Hehe, yes I was the one who mentioned the fact that the API should be made. Damn fine article, maybe with more pressure this will happen faster!

The current memeorandum algorithm is beside the point. The proposed API is a large-scale distributed service, like bloglines and rojo, but with far more computational requirements. Given the man-years sunk into those two unprofitable services, both of which continue to have performance problems, the API idea doesn't look too attractive to me.

-Gabe

It wouldn't hurt applying for a position at either GYM ;-)

Does Gabe's algorithm similarly involve matrices, eigenvectors and differential equations?I'd bet it does use at least matrices and eigenvectors. (I've written a thing kind of like Memeorandum. Pretty much any time you are doing similarity algorithms you need to use eigenvectors)

WRT an open algorithm - have you seen the "Result Ranking" thing on MSN search (http://search.msn.com/?qb=1&q=)? MSN uses a neural network for ranking so the algorithm is probably even more complex than PageRank (or its successors). That doesn't mean that the parameters can't be human-tweakable, though. See http://mindset.research.yahoo.com/, too.

From what I read of Stefan's request, it sounded more like reusable code fragments, kind of like an open source meme engine. I could certainly understand why THAT would not sound attractive to someone who's put all the work in.

I was really talking more about the algorithm in any case, which is why I was upfront about the title being flippant.

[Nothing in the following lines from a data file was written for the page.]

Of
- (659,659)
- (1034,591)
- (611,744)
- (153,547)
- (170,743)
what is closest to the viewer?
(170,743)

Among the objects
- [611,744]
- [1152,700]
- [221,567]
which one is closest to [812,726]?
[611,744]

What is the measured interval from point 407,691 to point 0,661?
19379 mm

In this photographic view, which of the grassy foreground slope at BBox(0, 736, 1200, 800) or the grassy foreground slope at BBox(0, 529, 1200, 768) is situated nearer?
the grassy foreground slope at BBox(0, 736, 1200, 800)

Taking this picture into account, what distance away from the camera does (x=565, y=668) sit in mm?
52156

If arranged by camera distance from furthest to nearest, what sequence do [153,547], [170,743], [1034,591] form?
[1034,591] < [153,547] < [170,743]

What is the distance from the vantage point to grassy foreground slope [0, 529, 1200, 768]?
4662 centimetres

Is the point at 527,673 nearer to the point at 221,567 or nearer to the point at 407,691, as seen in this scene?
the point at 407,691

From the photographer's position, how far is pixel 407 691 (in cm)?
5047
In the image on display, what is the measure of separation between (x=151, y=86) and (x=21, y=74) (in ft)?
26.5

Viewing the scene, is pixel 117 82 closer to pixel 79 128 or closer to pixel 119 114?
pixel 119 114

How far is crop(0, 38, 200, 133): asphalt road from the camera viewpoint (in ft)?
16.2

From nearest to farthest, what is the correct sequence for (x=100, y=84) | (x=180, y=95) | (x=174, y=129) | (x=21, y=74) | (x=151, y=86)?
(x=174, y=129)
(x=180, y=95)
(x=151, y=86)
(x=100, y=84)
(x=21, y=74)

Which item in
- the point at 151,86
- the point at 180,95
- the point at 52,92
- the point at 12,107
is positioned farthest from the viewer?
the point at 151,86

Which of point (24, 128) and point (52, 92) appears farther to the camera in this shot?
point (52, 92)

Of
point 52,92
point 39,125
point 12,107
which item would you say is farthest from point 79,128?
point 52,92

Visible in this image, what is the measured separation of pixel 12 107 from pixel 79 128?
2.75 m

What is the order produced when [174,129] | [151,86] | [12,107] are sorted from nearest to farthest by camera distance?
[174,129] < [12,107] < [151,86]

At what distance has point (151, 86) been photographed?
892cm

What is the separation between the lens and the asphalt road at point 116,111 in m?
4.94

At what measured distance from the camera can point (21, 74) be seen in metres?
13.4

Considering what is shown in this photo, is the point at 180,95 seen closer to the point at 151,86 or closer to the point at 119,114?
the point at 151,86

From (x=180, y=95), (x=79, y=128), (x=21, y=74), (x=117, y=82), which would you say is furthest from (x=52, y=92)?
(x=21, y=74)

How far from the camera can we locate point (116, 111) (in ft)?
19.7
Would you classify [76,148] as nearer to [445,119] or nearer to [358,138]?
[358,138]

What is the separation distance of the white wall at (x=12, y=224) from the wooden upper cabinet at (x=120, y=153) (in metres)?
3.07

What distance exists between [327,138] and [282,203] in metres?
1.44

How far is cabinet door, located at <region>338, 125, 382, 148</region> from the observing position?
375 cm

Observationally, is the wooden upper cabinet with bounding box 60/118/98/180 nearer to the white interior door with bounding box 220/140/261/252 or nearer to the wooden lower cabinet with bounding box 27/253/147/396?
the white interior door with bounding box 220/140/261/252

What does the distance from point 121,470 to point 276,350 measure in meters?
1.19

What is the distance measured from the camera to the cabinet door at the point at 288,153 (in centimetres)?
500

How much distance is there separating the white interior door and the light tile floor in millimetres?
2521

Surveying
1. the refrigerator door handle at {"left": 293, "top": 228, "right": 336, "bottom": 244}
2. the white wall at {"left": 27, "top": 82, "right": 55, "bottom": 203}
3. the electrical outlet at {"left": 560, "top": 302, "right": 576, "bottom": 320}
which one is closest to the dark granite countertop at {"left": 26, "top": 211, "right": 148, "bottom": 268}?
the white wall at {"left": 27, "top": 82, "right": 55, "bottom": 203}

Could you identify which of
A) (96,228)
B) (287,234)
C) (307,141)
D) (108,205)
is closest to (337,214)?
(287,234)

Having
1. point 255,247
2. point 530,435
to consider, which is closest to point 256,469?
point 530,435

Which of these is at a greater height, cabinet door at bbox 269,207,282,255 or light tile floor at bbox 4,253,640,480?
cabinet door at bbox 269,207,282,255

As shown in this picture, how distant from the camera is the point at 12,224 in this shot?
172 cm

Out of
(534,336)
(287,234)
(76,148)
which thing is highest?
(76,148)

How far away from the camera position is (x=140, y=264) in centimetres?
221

I'm no API expert Gabe, so I can't comment on its attractiveness or otherwise in relation to your site, beyond that there seems to be a big hump between developing the algorithm and delivering it on a scale large enough to support a popular open API. That's where extra capital comes in, evidently, as Stefan suggests (evilly!).

Paul Graham appears to have rather a narrow view of mathematics (which may reflect that of CS departments). What about logic, the operational semantics of code, the declarative semantics of markup, the relational model... The whole of computer science *including programming* is built on math. Sure, you may any need little bits of the theory in practice (the tools wrap the theory) but it's there underneath all the same.

That it took Gabe a year to build Memeorandum suggests that building working software is hard work, not that there might necessarily be hard sums involved.